B2B üzerinden son bir örnek vermek gerekirse; bir B2B işletmenin başka bir markaya ürün veya hizmet satmak istediğini ele alalım. Sunulan bu ürün veya hizmetin, o markaya sağlayacağı faydalar simüle edilerek ürün veya hizmetin satışı noktasında markayı ikna etmek daha kolay olacaktır.
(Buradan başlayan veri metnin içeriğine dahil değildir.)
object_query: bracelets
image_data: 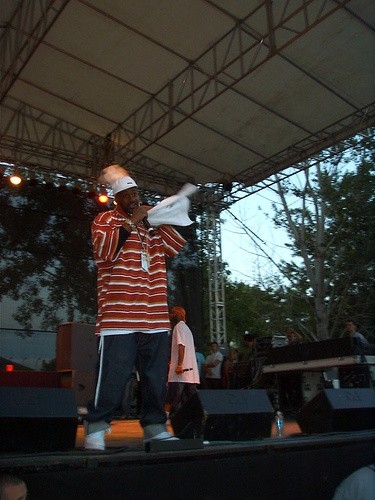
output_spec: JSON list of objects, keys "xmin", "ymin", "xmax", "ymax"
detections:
[{"xmin": 124, "ymin": 219, "xmax": 137, "ymax": 230}]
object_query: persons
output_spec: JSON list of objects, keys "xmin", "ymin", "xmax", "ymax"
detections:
[
  {"xmin": 333, "ymin": 463, "xmax": 375, "ymax": 500},
  {"xmin": 164, "ymin": 306, "xmax": 201, "ymax": 424},
  {"xmin": 194, "ymin": 322, "xmax": 370, "ymax": 390},
  {"xmin": 0, "ymin": 474, "xmax": 27, "ymax": 500},
  {"xmin": 83, "ymin": 177, "xmax": 187, "ymax": 451}
]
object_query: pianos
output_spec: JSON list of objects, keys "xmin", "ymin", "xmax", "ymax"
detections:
[{"xmin": 262, "ymin": 338, "xmax": 375, "ymax": 373}]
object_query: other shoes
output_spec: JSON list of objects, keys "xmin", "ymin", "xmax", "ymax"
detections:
[
  {"xmin": 143, "ymin": 431, "xmax": 180, "ymax": 442},
  {"xmin": 84, "ymin": 430, "xmax": 105, "ymax": 451}
]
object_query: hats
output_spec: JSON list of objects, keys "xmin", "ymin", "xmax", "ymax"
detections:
[
  {"xmin": 172, "ymin": 306, "xmax": 187, "ymax": 323},
  {"xmin": 112, "ymin": 175, "xmax": 139, "ymax": 195},
  {"xmin": 244, "ymin": 333, "xmax": 258, "ymax": 340}
]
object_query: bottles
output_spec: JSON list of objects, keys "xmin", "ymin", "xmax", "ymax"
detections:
[{"xmin": 275, "ymin": 411, "xmax": 284, "ymax": 439}]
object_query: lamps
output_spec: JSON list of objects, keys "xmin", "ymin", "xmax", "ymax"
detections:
[
  {"xmin": 72, "ymin": 181, "xmax": 82, "ymax": 195},
  {"xmin": 28, "ymin": 170, "xmax": 37, "ymax": 186},
  {"xmin": 45, "ymin": 174, "xmax": 53, "ymax": 189},
  {"xmin": 0, "ymin": 165, "xmax": 5, "ymax": 179},
  {"xmin": 98, "ymin": 193, "xmax": 108, "ymax": 203},
  {"xmin": 222, "ymin": 174, "xmax": 234, "ymax": 193},
  {"xmin": 9, "ymin": 169, "xmax": 22, "ymax": 185},
  {"xmin": 57, "ymin": 178, "xmax": 67, "ymax": 191}
]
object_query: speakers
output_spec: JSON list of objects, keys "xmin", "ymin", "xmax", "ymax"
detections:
[
  {"xmin": 55, "ymin": 324, "xmax": 99, "ymax": 407},
  {"xmin": 169, "ymin": 389, "xmax": 275, "ymax": 442},
  {"xmin": 293, "ymin": 387, "xmax": 375, "ymax": 436},
  {"xmin": 0, "ymin": 385, "xmax": 79, "ymax": 453}
]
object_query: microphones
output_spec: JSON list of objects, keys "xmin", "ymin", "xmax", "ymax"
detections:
[{"xmin": 142, "ymin": 217, "xmax": 155, "ymax": 237}]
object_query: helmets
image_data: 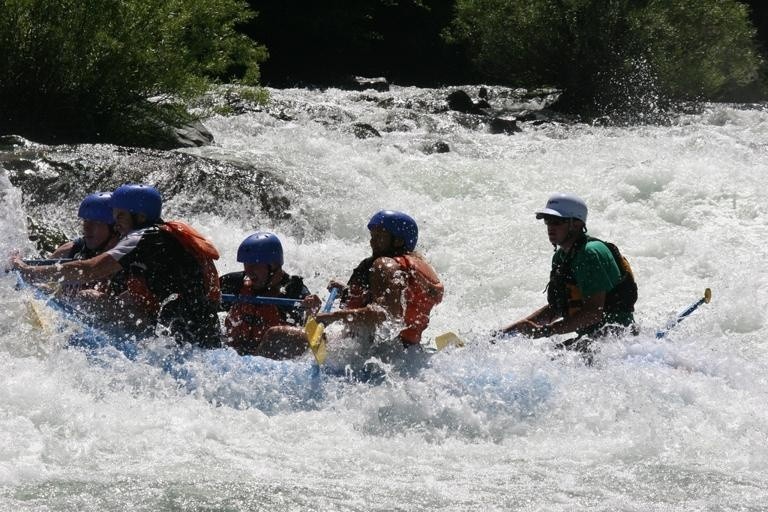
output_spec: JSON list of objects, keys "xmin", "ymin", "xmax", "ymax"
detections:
[
  {"xmin": 108, "ymin": 185, "xmax": 162, "ymax": 220},
  {"xmin": 367, "ymin": 210, "xmax": 418, "ymax": 251},
  {"xmin": 237, "ymin": 233, "xmax": 283, "ymax": 265},
  {"xmin": 78, "ymin": 192, "xmax": 116, "ymax": 224},
  {"xmin": 535, "ymin": 193, "xmax": 587, "ymax": 225}
]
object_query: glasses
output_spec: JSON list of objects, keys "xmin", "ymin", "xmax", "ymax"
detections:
[{"xmin": 543, "ymin": 215, "xmax": 576, "ymax": 226}]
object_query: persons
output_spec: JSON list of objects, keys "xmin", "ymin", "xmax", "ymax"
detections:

Sonuç olarak ister perakende ister B2B olsun, dijital dönüşüm ve metaverse dünyasında yer alan tüm işletmeler, geleceğin teknolojisinin altyapısını şimdiden oluşturmalı ve yatırımlarını rakiplerinden önce yapmalıdır. Masaüstü cihazlarla başlayan çevrimiçi dünya yolculuğu, yakın bir gelecekte sanal ve arttırılmış gerçeklik ile evren üstü bir noktaya doğru gelecek ve metaverse alternatif bir gerçeklik olarak hayatımızda yer alacaktır. Bugün çevrimiçi platformlarda görünür olmanın belli kuralları vardır ve arama motoru optimizasyonu (SEO) ile bu kurallar yerine getirilir. Yakın bir gelecekte platformlar ve cihazlar değişebilir, ancak gelişen bu teknolojilere adapta olmak için optimizasyon, yani SEO her zaman devam edecektir.